In recent years, deep learning has become the most popular topic in the field of computer vision. In the middle of the nineties of the twentieth century, the shortcomings of poor theoretical interpretability and overlong training time of a neural network are exposed due to the rise of statistical learning and a support vector machine, and the research of the neural network is in the low tide. However, deep learning is better at processing large-scale data than traditional Machine learning algorithms such as Support Vector Machine (SVM) and logistic regression. With the advent of the big data era, the performance of computers is rapidly refreshed, so that the training of more complicated network structures with more hidden layers becomes possible. The rapid growth of deep learning makes breakthrough in many fields such as speech recognition, image recognition, and natural language processing. The application of deep learning to target recognition successfully improves the defects that the prior target recognition needs manual feature extraction and wastes time and labor, and enables the model to have the capability of large-scale data, thereby improving the generalization performance of the model. Deep learning has made significant progress in the study of object recognition.

Disclosure of Invention

the target recognition problem is always a hot direction in the field of image processing, and the flow comprises four parts of image acquisition, preprocessing, feature extraction and recognition and classification, wherein the feature extraction is the most core part. In the field of traditional image recognition, features are basically extracted manually, time and labor are wasted, the effectiveness of the features cannot be guaranteed, and the problem is avoided by utilizing deep learning to extract the features.

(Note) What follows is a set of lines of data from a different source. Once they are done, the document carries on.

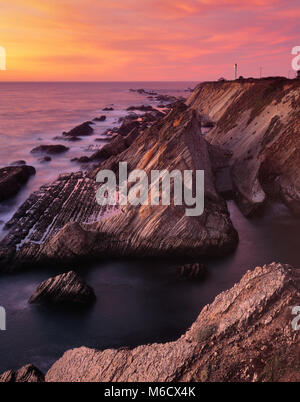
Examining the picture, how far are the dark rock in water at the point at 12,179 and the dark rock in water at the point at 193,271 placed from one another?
23387 mm

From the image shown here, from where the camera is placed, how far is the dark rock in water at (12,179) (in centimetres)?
3788

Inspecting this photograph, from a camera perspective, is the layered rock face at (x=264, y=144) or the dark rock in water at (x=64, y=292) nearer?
the dark rock in water at (x=64, y=292)

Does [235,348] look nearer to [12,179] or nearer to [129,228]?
[129,228]

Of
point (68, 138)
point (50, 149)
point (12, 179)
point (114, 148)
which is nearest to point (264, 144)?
point (114, 148)

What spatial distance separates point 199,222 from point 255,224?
8623 millimetres

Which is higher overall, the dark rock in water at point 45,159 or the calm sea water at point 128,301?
the dark rock in water at point 45,159

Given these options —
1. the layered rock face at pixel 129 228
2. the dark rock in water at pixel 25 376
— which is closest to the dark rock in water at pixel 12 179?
the layered rock face at pixel 129 228

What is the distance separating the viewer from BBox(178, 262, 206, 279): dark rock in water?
23.3 m

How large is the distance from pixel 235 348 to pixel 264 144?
31528 millimetres

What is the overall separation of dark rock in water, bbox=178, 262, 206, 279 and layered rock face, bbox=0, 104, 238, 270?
6.05 feet

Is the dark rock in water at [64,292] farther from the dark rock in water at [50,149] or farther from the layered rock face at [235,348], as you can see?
the dark rock in water at [50,149]

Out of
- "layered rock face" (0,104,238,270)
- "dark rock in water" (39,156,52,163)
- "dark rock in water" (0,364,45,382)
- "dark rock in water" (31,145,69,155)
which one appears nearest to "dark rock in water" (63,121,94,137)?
"dark rock in water" (31,145,69,155)

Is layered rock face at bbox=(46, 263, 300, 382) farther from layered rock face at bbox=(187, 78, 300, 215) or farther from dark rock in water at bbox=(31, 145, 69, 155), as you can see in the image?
dark rock in water at bbox=(31, 145, 69, 155)

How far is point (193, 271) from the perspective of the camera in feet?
76.6
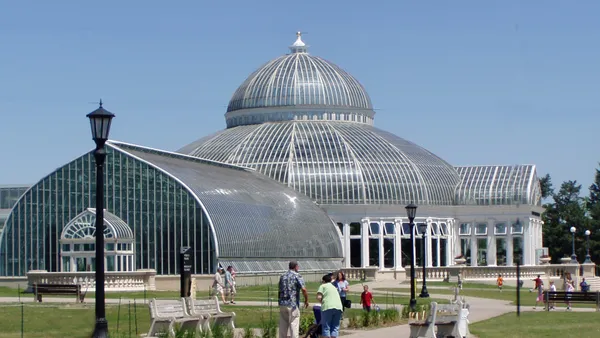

the invention provides a double-spectrum target recognition method and a double-spectrum target recognition system based on AI, which are applied to visible light imaging and infrared imaging to automatically recognize targets in the visible light imaging and the infrared imaging, are different from the traditional target classification, detection and tracking, do not need to research a new algorithm according to different scenes and objects, and achieve the capability of accurate recognition after a computer system extracts, cognizes, perceives, learns and self-trains the objects in the real world.

In order to solve the technical problems, the invention adopts the following technical scheme.

The invention aims to provide a target identification method and a system based on deep learning, which can be used for automatically identifying an image target based on visible light/infrared imaging by training a classification model of a target database, additionally extracting a CNN characteristic with smaller dimension and converting the CNN characteristic into binary coding when using the CNN to extract the image characteristic, reducing the number of candidate target images through coding comparison, and searching the CNN characteristic in a reduced image range, thereby solving the problem that the existing CNN characteristic needs to obtain higher dimension for searching, so that the time required for searching is longer, and indirectly improving the identification speed.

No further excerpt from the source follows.